** TEXT follows **
Wednesday, October 22, 2008

FavreGate: Cutting Through The Crap

I've refrained from commenting on the who recent Favre-Lions brouhaha for one simple reason: if I'm not happy with people making snap judgments based on vague information, I wouldn't be any better by jumping into the fray. It's been best for me to sit back and let the "trickle truth" eventually come out.

What I see right now is this: the "crime" that has been alleged is probably a lot less sinister than initially suggested, and probably more shady than what Favre allowed in his press conference.

But of higher interest to me was the reaction from all across Packer folks were so quick to jump on Favre, on Glazer, on ESPN, and worst of all, each other. Incredibly disappointing, I must say: when Packer fans have to turn on themselves (with Vikings fans so ready and available for abuse), it is an embarrassment for us all.

The following are observations by me, trying to take as objective as possible for me. I know that in our politically polarized environment we are presently living in, that's not very exciting. It would be more interesting if I just acted as judge, jury, and executioner, but that's a job that's already been done by many.

Timing is everything: Don't think for a moment that this hasn't been carefully timed out by Jay Glazer. While trying to defend himself from rushing to be the first with a scoop, he inadvertently admitted he's been sitting on this story for three weeks, and decided now that it was an opportune time to release it.

Why? Well, for one, three weeks ago, the Packers were mired in the midst of a three-game losing streak, and Brett Favre was leading the NFL in passing efficiency rating. Not the best time for Glazer to release a story designed to tarnish Favre's name.

But, Glazer even admitted that when the "calling Romo" story came out last week, he felt it was time to move forward with his story. I translate that as "piling on". Face it: the Packers are now on a two-game win streak and Rodgers is garnering accolades for playing through pain. Favre has looked quite mortal the past few weeks.

Timing is everything. Releasing the story on the day of the Packers' last game before the bye, so there would be a week of nothing but this story? Anyone who has read my work knows my disdain for members of the "entertainment sports media". Why sit on it for three weeks?

Because Glazer was looking for the best window of opportunity to make the biggest waves, and that means he's not reporting with integrity.

Favre has always been a class individual?: I've heard this one from several Favre Defenders lately, and it one that I have to smile at. Bart Starr was a class individual. I define "class" as a person who takes the high road so often that the people making the evaluation of "class" have to admit he does it more than they would.

No, Favre hasn't always been a class individual. This summer certainly proved that, but at the same stroke, the Packer administration didn't show that much class either.

John Elway, still worshiped in Colorado, once pulled an Eli Manning and threatened to refused to play for the team that drafted him, forcing a one-sided trade with the Broncos.

Class is a great thing to have, but it doesn't make you a great quarterback. It does make you a hero, and certainly, while Favre still deserves respect for his play on the field, he has deservedly lost some of that luster in the eyes of many with the unceremonious demands for a trade from the team.

But, don't confuse class with humanity. As I said, class is something that puts someone on a higher pedestal than "us", like a Bart Starr. Favre was always human, and his life was always out there on his sleeve for us to accept or reject.

I really believe that this is what has made Favre so polarizing over his career. He is human, and has let us into his life, moreso than any other Packer in recent memory.
** End of TEXT **
** SOURCE DATA follows **
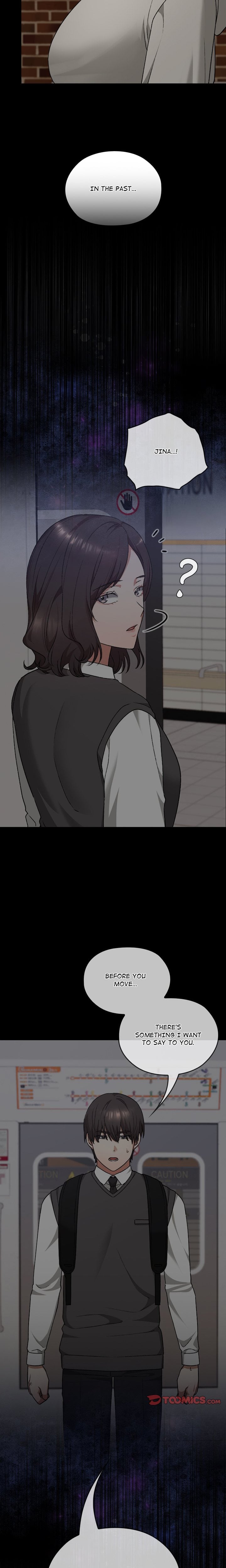 Don’t Tell Anyone at School! (Uncensored) Chapter 25 - Page 18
** End of SOURCE DATA **
**EXERCISE REQUIREMENTS**
[A] Answer these questions on the blog post about Brett Favre, one line each:
(i) How long does the post say Jay Glazer sat on his story?
(ii) Whom does the writer name as a class individual?
(iii) What did John Elway threaten to do?
[B] Please write what comes next in the blog post about Brett Favre, picking up right after its final sentence.
The material above comes from a different source than the blog post about Brett Favre.

**ACTIVITY ANSWERS**
[A]
(i) Three weeks.
(ii) Bart Starr.
(iii) He threatened to refuse to play for the team that drafted him, which forced a one-sided trade with the Broncos.

[B]
Why is ESPN a part of this?: The biggest stupidity that this story has devolved into is some sort of chest thumping between Jay Glazer and ESPN, which is like watching two Science Club nerds battling it out after school on the playground.

Please. The "integrity" of entertainment sports media types? There is no such thing. Listening to Glazer talk about his "track record" and getting indignant when people challenge it is ridiculous. The media has one job, and that is to present the world of sports to those of us who can't see it in any way but through the media. It is their job to present it to us, not color the world for us.

But, it is exactly stations like ESPN that strive to be as much a part of the news as the news itself that has created this monster. Jay Glazer camped out in the Orlando airport for two days this summer, just so he could be the first to break the news of a Tampa Bay/Favre deal. Why???

This isn't what the media's job is. Their job is to allow us to see the sports world from our living room, and allow us to make our own judgments. The entertainment sports media, including ESPN and Glazer, have to place a spitting match over who has more integrity.

The answer is neither. And the sissy slap-fight that is ensuing is sadly humorous, at best.

Sources?: As I farcically alluded to in my last article, I can't for the life of me understand how such entertainment sports media types can get away with attributing things to "sources", who never have to come forward and take any accountability for what they say.

Yet we, in our PFT Rumor Mill passion, are ready to believe whatever we see or hear in print. Doesn't matter if it is an unnamed insider source or whether it is completely conjecture...if it is what we want to hear, we take it.

Brett Favre, whether you believe him or not, took the stand today and told his side of the story. Jay Glazer responded by saying that "Brett and I will have to disagree on some of the details".

Jay and Brett disagree? How about the source and Brett? It's the details of the source that are in question...and it makes a huge difference if Millen initiated the phone call and conversation versus what Glazer intoned, which was Brett initiating the call and offering 90 minutes of detailed game planning.

Yet this "source" (multiple "sources" even) doesn't have to call a press conference and answer questions drilled at him from reporters. In fact, Glazer just gets to keep saying the "source" is reliable, whether we hear from the "source" or not.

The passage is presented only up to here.